## PROBLEM STATEMENT:
In the entries below, begin at the line that has "הרעש !!!!!!!! הזה !!!!!!" and stop after the line that has "Mahou Shoujo Ai VOL・3 THE ANIME Kanzenban"; output those lines exactly, leaving out pictures.

## Short descriptive text snippets:

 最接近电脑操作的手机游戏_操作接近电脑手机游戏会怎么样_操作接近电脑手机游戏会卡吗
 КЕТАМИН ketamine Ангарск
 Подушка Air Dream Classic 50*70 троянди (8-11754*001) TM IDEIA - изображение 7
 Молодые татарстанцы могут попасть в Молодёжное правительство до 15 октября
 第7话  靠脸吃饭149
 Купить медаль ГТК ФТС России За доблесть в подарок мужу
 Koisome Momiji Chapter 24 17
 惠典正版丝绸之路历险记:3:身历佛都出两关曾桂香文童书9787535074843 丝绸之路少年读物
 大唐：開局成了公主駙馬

* * *

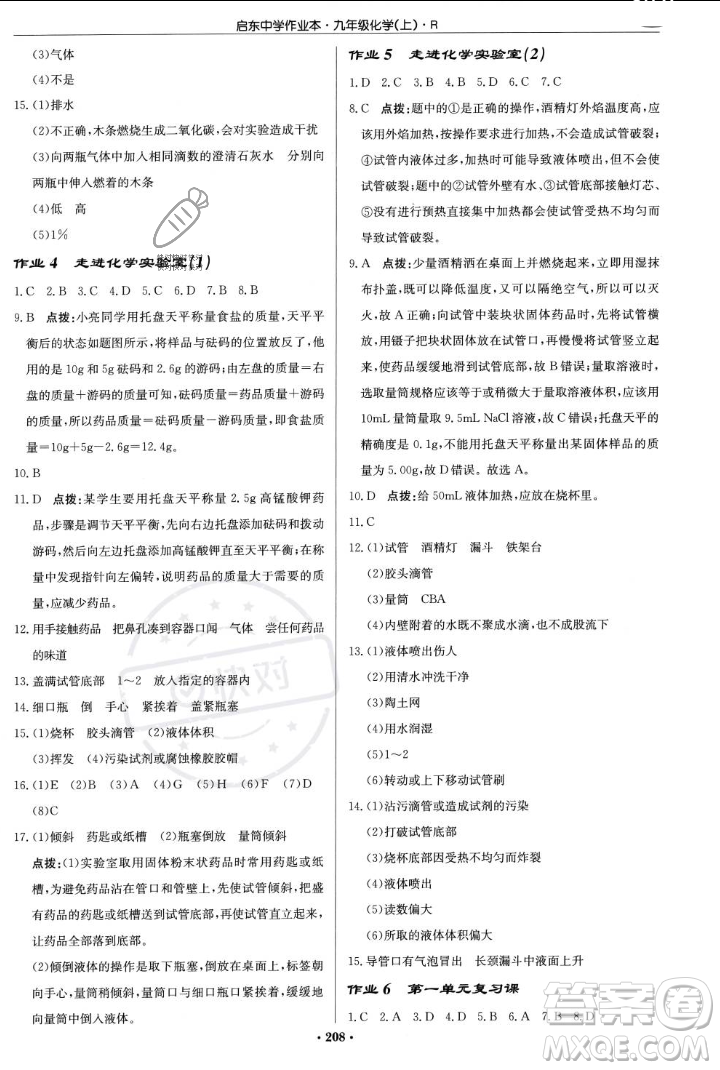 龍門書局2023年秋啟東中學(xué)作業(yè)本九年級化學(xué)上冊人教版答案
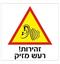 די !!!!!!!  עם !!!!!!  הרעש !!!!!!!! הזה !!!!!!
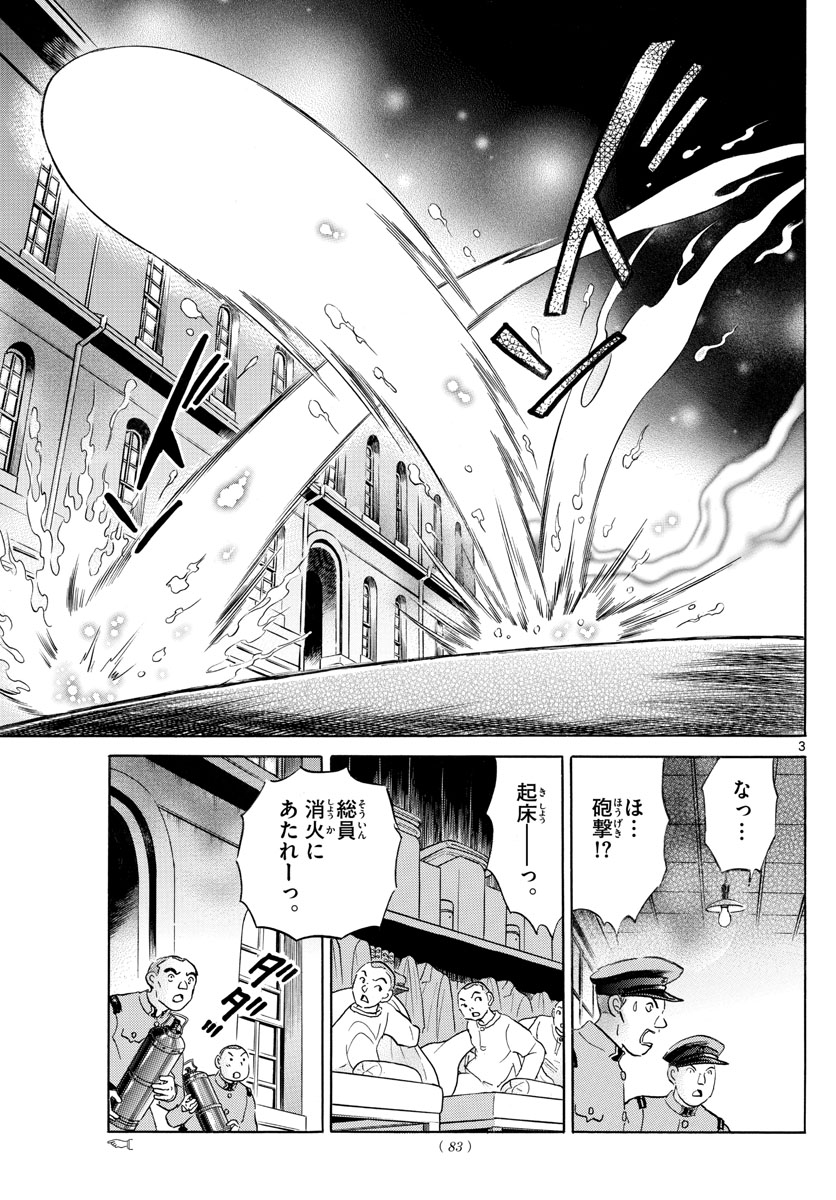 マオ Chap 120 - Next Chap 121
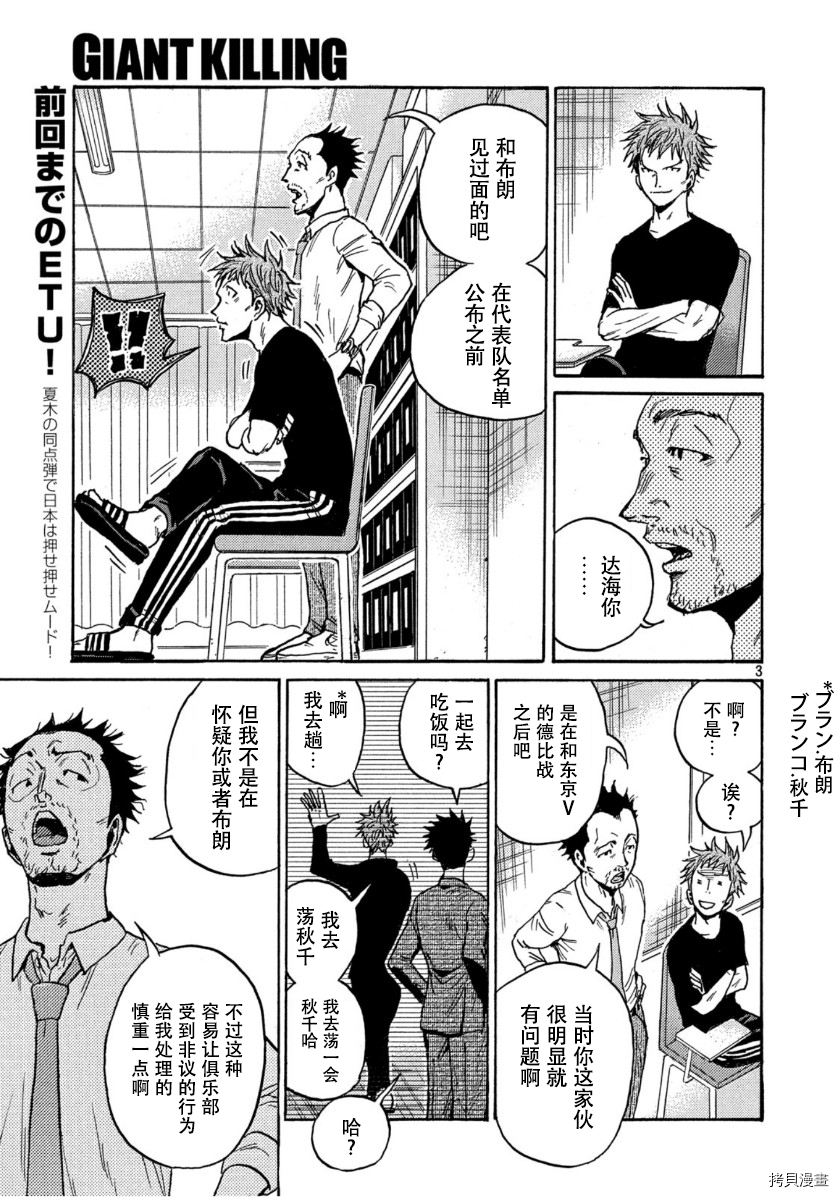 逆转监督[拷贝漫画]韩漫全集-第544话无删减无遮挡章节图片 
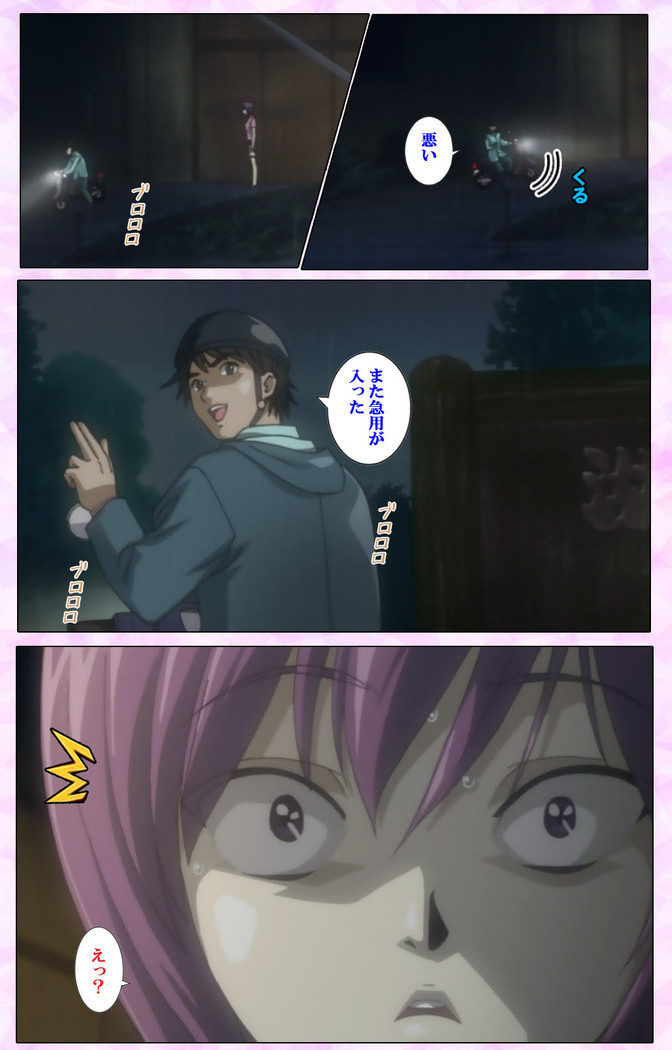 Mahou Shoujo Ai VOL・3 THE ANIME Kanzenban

## SOLVED PROBLEM:
 די !!!!!!!  עם !!!!!!  הרעש !!!!!!!! הזה !!!!!!
 マオ Chap 120 - Next Chap 121
 逆转监督[拷贝漫画]韩漫全集-第544话无删减无遮挡章节图片 
 Mahou Shoujo Ai VOL・3 THE ANIME Kanzenban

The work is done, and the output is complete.